> [Given problem]
Format each line of the data below as one string in a JSON list, leaving out blank lines.

> [Provided material]

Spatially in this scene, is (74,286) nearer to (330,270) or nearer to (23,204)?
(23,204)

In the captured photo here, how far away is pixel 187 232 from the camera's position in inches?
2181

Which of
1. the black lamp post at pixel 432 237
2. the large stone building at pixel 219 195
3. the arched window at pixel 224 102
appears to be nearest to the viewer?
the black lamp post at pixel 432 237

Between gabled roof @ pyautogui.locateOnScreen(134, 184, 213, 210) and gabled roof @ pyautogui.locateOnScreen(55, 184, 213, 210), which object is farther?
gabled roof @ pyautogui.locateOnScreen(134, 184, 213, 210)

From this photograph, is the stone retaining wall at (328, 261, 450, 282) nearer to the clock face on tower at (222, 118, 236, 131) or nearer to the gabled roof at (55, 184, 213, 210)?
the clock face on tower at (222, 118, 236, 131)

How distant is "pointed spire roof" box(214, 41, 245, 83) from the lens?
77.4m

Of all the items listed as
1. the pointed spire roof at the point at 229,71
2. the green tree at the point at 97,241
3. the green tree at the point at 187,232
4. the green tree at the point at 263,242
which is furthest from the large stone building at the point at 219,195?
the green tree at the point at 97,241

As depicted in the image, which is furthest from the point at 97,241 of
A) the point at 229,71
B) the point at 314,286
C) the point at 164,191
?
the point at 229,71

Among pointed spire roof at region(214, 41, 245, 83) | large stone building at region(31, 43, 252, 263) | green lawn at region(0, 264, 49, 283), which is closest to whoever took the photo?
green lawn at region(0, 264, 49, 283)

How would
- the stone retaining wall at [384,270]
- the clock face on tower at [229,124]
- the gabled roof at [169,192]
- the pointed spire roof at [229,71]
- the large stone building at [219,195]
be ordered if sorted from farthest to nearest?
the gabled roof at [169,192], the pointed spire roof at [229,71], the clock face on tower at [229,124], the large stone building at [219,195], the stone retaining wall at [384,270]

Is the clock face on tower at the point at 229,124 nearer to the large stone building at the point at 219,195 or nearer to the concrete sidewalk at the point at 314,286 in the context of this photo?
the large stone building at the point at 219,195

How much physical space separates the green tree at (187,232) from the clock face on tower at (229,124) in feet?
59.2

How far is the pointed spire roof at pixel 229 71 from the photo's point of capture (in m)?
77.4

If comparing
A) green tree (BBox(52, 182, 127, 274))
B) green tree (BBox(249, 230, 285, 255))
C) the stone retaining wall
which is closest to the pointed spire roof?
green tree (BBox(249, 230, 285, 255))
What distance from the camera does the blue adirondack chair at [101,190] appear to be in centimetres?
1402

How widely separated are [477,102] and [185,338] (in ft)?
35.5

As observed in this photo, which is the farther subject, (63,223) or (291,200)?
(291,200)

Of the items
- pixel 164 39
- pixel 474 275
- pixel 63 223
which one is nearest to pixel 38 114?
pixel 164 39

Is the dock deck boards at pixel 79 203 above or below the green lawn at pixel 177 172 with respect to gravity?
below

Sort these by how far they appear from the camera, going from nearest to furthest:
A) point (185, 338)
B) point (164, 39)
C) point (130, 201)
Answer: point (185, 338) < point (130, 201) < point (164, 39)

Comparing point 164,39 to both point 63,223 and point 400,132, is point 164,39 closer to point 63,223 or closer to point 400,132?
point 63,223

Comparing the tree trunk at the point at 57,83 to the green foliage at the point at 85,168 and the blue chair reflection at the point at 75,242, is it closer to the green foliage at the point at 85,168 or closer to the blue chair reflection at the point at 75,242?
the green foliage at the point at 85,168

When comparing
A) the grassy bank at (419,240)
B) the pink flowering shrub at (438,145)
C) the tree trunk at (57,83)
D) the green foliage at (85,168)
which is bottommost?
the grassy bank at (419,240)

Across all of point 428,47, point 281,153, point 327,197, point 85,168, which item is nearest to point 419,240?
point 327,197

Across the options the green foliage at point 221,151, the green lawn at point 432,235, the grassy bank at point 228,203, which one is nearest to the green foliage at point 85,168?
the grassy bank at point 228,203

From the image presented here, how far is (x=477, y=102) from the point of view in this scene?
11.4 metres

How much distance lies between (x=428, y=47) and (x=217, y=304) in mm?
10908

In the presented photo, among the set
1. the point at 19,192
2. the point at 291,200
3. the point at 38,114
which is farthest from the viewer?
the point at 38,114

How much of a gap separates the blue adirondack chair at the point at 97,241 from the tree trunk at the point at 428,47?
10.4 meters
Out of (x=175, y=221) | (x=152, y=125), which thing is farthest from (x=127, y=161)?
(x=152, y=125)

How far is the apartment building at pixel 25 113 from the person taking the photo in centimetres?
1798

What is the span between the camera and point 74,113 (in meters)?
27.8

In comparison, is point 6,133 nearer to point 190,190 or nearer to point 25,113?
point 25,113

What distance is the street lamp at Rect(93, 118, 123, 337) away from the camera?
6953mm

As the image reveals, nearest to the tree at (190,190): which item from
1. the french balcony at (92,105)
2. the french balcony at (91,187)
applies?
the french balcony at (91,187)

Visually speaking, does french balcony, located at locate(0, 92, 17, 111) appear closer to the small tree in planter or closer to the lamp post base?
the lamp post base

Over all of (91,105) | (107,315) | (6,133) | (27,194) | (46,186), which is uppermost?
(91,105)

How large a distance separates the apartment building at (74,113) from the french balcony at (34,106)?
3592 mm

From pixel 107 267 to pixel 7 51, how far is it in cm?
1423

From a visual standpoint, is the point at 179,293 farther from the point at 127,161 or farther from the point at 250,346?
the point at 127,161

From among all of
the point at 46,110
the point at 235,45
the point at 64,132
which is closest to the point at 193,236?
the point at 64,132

> [Result]
[
  "Spatially in this scene, is (74,286) nearer to (330,270) or nearer to (23,204)?",
  "(23,204)",
  "In the captured photo here, how far away is pixel 187 232 from the camera's position in inches?",
  "2181",
  "Which of",
  "1. the black lamp post at pixel 432 237",
  "2. the large stone building at pixel 219 195",
  "3. the arched window at pixel 224 102",
  "appears to be nearest to the viewer?",
  "the black lamp post at pixel 432 237",
  "Between gabled roof @ pyautogui.locateOnScreen(134, 184, 213, 210) and gabled roof @ pyautogui.locateOnScreen(55, 184, 213, 210), which object is farther?",
  "gabled roof @ pyautogui.locateOnScreen(134, 184, 213, 210)",
  "From this photograph, is the stone retaining wall at (328, 261, 450, 282) nearer to the clock face on tower at (222, 118, 236, 131) or nearer to the gabled roof at (55, 184, 213, 210)?",
  "the clock face on tower at (222, 118, 236, 131)",
  "How distant is \"pointed spire roof\" box(214, 41, 245, 83) from the lens?",
  "77.4m",
  "Of all the items listed as",
  "1. the pointed spire roof at the point at 229,71",
  "2. the green tree at the point at 97,241",
  "3. the green tree at the point at 187,232",
  "4. the green tree at the point at 263,242",
  "which is furthest from the large stone building at the point at 219,195?",
  "the green tree at the point at 97,241",
  "As depicted in the image, which is furthest from the point at 97,241 of",
  "A) the point at 229,71",
  "B) the point at 314,286",
  "C) the point at 164,191",
  "?",
  "the point at 229,71",
  "Among pointed spire roof at region(214, 41, 245, 83) | large stone building at region(31, 43, 252, 263) | green lawn at region(0, 264, 49, 283), which is closest to whoever took the photo?",
  "green lawn at region(0, 264, 49, 283)",
  "How would",
  "- the stone retaining wall at [384,270]",
  "- the clock face on tower at [229,124]",
  "- the gabled roof at [169,192]",
  "- the pointed spire roof at [229,71]",
  "- the large stone building at [219,195]",
  "be ordered if sorted from farthest to nearest?",
  "the gabled roof at [169,192], the pointed spire roof at [229,71], the clock face on tower at [229,124], the large stone building at [219,195], the stone retaining wall at [384,270]",
  "Is the clock face on tower at the point at 229,124 nearer to the large stone building at the point at 219,195 or nearer to the concrete sidewalk at the point at 314,286 in the context of this photo?",
  "the large stone building at the point at 219,195",
  "How much physical space separates the green tree at (187,232) from the clock face on tower at (229,124) in feet?",
  "59.2",
  "How far is the pointed spire roof at pixel 229 71 from the photo's point of capture (in m)?",
  "77.4",
  "If comparing",
  "A) green tree (BBox(52, 182, 127, 274))",
  "B) green tree (BBox(249, 230, 285, 255))",
  "C) the stone retaining wall",
  "which is closest to the pointed spire roof?",
  "green tree (BBox(249, 230, 285, 255))",
  "What distance from the camera does the blue adirondack chair at [101,190] appear to be in centimetres?",
  "1402",
  "How widely separated are [477,102] and [185,338] (in ft)?",
  "35.5",
  "As observed in this photo, which is the farther subject, (63,223) or (291,200)?",
  "(291,200)",
  "Of the items",
  "- pixel 164 39",
  "- pixel 474 275",
  "- pixel 63 223",
  "which one is nearest to pixel 38 114?",
  "pixel 164 39",
  "Is the dock deck boards at pixel 79 203 above or below the green lawn at pixel 177 172 with respect to gravity?",
  "below",
  "Sort these by how far they appear from the camera, going from nearest to furthest:",
  "A) point (185, 338)",
  "B) point (164, 39)",
  "C) point (130, 201)",
  "Answer: point (185, 338) < point (130, 201) < point (164, 39)",
  "Comparing point 164,39 to both point 63,223 and point 400,132, is point 164,39 closer to point 63,223 or closer to point 400,132?",
  "point 63,223",
  "Comparing the tree trunk at the point at 57,83 to the green foliage at the point at 85,168 and the blue chair reflection at the point at 75,242, is it closer to the green foliage at the point at 85,168 or closer to the blue chair reflection at the point at 75,242?",
  "the green foliage at the point at 85,168",
  "When comparing",
  "A) the grassy bank at (419,240)",
  "B) the pink flowering shrub at (438,145)",
  "C) the tree trunk at (57,83)",
  "D) the green foliage at (85,168)",
  "which is bottommost?",
  "the grassy bank at (419,240)",
  "Across all of point 428,47, point 281,153, point 327,197, point 85,168, which item is nearest to point 419,240?",
  "point 327,197",
  "Across the options the green foliage at point 221,151, the green lawn at point 432,235, the grassy bank at point 228,203, which one is nearest to the green foliage at point 85,168?",
  "the grassy bank at point 228,203",
  "From the image presented here, how far is (x=477, y=102) from the point of view in this scene?",
  "11.4 metres",
  "How much distance lies between (x=428, y=47) and (x=217, y=304) in mm?",
  "10908",
  "In the presented photo, among the set",
  "1. the point at 19,192",
  "2. the point at 291,200",
  "3. the point at 38,114",
  "which is farthest from the viewer?",
  "the point at 38,114",
  "How much of a gap separates the blue adirondack chair at the point at 97,241 from the tree trunk at the point at 428,47?",
  "10.4 meters",
  "Out of (x=175, y=221) | (x=152, y=125), which thing is farthest from (x=127, y=161)?",
  "(x=152, y=125)",
  "How far is the apartment building at pixel 25 113 from the person taking the photo in centimetres?",
  "1798",
  "What is the span between the camera and point 74,113 (in meters)?",
  "27.8",
  "In comparison, is point 6,133 nearer to point 190,190 or nearer to point 25,113?",
  "point 25,113",
  "What distance is the street lamp at Rect(93, 118, 123, 337) away from the camera?",
  "6953mm",
  "As the image reveals, nearest to the tree at (190,190): which item from",
  "1. the french balcony at (92,105)",
  "2. the french balcony at (91,187)",
  "applies?",
  "the french balcony at (91,187)",
  "Visually speaking, does french balcony, located at locate(0, 92, 17, 111) appear closer to the small tree in planter or closer to the lamp post base?",
  "the lamp post base",
  "Over all of (91,105) | (107,315) | (6,133) | (27,194) | (46,186), which is uppermost?",
  "(91,105)",
  "How large a distance separates the apartment building at (74,113) from the french balcony at (34,106)?",
  "3592 mm",
  "From pixel 107 267 to pixel 7 51, how far is it in cm?",
  "1423",
  "From a visual standpoint, is the point at 179,293 farther from the point at 127,161 or farther from the point at 250,346?",
  "the point at 127,161",
  "From among all of",
  "the point at 46,110",
  "the point at 235,45",
  "the point at 64,132",
  "which is closest to the point at 193,236?",
  "the point at 64,132"
]